→ GETOONDE TEKST:
__________
------
 
Welkom
------
Liturgie
------
Vorming
------
Historiek
------
Archief
------
Kalender
------




7 oktober 2007: 27° zondag (2007)

Het zonnelied van Franciscus

Marcel Braekers

Openingszang: lied nr. 1: “Heerlijk is het te loven de Heer”

Inleiding

Wellicht zag u in de voorbije week ook de kinderen, die zijn in het opvangcentrum van Neder-Over-Heembeeck zitten opgesloten. Vluchtelingenkinderen zijn nog kwetsbaarder dan volwassenen. Ze moeten kunnen spelen, vrolijk het leven begroeten, ze moeten naar school kunnen en een basis leggen voor een stevige toekomst. Via deze schrijnende beelden trok in de voorbije vredesweek Pax Christi de aandacht op de vluchtelingenproblematiek.
__________
→ AANGELEVERDE GEGEVENS:
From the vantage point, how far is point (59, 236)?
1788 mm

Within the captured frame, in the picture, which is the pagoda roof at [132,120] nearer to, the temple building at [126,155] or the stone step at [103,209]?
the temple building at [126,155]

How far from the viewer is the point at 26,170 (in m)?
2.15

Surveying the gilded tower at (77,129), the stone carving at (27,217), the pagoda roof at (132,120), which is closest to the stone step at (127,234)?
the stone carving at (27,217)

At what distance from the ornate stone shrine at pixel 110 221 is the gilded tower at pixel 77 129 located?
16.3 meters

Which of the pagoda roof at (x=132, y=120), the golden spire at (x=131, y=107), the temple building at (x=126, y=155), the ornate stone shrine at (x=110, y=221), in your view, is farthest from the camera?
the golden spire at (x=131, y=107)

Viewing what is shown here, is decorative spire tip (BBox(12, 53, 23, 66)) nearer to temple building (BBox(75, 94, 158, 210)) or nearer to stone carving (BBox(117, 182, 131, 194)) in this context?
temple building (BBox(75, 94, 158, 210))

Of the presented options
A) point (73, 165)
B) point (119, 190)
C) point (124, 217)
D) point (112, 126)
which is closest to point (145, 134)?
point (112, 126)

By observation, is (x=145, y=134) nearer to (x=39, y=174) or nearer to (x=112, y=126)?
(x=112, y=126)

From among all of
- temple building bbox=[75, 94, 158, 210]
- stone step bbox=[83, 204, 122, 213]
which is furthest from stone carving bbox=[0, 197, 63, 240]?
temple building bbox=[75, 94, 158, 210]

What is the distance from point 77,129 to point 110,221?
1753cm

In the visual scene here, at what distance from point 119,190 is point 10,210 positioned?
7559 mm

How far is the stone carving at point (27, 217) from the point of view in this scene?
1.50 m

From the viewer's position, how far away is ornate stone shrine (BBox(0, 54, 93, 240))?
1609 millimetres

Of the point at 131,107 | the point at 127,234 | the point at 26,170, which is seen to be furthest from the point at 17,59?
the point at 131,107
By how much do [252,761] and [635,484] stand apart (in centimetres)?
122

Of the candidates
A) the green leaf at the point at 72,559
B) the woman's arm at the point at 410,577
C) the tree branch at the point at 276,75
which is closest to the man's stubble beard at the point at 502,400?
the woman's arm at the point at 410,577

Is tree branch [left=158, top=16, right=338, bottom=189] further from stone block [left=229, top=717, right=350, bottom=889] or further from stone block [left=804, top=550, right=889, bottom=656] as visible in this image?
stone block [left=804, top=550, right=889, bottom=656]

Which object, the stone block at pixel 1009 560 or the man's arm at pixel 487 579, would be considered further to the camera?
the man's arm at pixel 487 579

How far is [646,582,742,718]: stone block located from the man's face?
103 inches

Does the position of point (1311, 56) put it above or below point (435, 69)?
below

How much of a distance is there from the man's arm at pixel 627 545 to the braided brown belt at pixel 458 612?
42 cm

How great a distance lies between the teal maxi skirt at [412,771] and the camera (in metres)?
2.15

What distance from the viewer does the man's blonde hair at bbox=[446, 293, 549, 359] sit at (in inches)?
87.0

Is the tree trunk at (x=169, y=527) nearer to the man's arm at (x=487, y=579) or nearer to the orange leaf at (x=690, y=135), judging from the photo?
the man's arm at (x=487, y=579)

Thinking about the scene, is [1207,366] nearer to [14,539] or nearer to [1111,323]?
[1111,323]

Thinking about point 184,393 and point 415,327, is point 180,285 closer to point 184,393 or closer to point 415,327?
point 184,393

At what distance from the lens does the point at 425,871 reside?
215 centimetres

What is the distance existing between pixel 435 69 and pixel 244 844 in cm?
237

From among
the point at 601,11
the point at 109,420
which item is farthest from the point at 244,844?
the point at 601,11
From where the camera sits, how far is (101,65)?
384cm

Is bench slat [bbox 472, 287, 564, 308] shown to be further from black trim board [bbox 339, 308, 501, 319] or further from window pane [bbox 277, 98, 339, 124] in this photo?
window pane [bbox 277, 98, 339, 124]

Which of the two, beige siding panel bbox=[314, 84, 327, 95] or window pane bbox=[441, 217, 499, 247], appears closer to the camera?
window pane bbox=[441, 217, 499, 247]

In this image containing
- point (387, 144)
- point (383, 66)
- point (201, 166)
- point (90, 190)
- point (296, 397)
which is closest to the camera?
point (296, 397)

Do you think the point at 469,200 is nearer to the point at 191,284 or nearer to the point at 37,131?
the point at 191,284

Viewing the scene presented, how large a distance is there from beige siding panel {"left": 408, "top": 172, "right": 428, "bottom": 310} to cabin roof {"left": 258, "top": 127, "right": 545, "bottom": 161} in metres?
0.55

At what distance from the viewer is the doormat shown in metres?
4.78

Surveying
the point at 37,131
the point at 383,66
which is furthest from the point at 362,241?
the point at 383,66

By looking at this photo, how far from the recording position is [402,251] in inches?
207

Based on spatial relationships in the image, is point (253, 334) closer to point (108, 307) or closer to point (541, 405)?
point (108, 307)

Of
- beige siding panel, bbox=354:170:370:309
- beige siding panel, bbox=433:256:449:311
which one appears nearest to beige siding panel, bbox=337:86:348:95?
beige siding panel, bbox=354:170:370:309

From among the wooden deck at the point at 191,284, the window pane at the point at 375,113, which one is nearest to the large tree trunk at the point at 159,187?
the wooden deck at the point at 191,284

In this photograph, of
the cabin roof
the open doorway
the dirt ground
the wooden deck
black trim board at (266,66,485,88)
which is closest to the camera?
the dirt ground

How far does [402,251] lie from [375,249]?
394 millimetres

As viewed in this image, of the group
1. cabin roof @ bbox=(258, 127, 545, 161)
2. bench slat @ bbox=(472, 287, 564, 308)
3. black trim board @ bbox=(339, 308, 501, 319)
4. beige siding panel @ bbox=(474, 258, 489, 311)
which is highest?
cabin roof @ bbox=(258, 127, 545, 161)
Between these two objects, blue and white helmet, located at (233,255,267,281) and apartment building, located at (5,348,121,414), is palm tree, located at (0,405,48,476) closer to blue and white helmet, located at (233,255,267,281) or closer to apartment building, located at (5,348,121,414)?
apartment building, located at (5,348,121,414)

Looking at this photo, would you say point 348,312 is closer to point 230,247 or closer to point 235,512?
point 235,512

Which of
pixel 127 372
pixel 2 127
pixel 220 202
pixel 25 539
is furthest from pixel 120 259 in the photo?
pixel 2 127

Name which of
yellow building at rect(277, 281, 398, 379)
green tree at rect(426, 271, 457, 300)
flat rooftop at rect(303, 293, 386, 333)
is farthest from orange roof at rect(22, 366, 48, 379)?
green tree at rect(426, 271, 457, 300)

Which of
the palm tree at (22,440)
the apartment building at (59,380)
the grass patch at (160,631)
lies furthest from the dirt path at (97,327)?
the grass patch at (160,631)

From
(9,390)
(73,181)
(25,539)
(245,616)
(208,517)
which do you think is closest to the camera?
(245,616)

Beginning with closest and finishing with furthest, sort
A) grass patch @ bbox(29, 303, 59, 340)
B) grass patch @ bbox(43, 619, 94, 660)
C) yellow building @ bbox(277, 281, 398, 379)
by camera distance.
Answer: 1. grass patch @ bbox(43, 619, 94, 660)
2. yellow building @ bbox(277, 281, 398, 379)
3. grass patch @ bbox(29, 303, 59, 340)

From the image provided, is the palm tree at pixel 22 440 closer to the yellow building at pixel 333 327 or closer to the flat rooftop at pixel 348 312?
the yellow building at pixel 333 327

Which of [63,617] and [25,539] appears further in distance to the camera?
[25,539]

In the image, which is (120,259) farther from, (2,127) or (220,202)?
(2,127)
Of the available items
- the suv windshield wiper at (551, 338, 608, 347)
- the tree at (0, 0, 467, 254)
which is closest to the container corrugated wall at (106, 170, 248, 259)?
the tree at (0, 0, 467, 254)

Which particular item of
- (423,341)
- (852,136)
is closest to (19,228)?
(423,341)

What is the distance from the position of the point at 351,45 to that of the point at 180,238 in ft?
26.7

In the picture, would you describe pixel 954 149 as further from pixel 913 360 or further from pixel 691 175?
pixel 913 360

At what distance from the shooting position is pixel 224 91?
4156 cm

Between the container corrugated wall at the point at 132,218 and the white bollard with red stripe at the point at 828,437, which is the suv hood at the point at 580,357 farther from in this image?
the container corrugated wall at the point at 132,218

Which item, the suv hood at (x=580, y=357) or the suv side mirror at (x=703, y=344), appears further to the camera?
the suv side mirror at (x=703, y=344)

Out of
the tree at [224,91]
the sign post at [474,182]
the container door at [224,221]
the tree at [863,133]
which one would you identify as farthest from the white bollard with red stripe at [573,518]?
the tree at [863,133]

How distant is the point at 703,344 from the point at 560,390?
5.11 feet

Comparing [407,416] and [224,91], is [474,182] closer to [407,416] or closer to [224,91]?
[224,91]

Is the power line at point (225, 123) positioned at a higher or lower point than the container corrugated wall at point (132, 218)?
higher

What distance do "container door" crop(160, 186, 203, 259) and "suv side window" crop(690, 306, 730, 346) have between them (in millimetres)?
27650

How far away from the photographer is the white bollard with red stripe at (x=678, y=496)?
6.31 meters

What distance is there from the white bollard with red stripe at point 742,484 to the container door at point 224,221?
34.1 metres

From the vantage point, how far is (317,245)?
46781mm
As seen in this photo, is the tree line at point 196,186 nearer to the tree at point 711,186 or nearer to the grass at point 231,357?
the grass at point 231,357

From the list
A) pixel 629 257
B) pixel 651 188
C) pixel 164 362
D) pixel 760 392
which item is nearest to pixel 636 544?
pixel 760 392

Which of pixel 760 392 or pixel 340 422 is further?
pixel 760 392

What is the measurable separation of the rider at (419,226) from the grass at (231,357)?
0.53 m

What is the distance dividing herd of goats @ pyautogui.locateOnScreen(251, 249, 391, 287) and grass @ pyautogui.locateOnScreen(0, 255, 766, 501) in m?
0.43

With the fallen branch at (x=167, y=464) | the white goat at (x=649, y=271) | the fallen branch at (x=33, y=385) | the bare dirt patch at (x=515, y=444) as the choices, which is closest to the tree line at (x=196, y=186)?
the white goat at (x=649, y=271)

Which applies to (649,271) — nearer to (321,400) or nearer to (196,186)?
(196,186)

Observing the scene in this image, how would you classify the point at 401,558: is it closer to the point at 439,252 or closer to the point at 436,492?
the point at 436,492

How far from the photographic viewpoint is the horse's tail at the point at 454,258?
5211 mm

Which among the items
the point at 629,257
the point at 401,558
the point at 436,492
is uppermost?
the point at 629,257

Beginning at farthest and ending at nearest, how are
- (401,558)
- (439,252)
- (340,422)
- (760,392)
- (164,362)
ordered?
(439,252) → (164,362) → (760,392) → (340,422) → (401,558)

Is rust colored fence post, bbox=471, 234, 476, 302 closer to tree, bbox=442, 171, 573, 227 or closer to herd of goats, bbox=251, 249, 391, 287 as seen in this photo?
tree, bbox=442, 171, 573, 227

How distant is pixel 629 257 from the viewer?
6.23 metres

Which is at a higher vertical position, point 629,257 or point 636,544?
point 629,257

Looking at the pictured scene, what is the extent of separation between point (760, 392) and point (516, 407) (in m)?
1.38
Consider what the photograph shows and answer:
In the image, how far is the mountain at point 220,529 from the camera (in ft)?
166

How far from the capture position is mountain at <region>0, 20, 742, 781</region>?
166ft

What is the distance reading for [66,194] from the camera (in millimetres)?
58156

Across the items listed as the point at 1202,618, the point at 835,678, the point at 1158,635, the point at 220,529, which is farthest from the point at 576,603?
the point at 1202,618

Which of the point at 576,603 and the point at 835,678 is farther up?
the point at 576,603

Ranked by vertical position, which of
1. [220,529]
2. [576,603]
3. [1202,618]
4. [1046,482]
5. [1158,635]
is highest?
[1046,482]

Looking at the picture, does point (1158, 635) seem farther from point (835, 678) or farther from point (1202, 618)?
__________
→ UIT TE VOEREN OPDRACHTEN:
[A] Noem alle menu-onderdelen die bovenaan de tekst over het zonnelied van Franciscus staan, in de volgorde waarin ze voorkomen.
[B] Zoek in de rijen elke regel waarin de tekenreeks "vertical" voorkomt en neem die regels over. Let daarbij op hoofdletters en kleine letters.

→ ANTWOORDEN:
[A] Welkom, Liturgie, Vorming, Historiek, Archief, Kalender

[B]
Which is at a higher vertical position, point 629,257 or point 636,544?
Ranked by vertical position, which of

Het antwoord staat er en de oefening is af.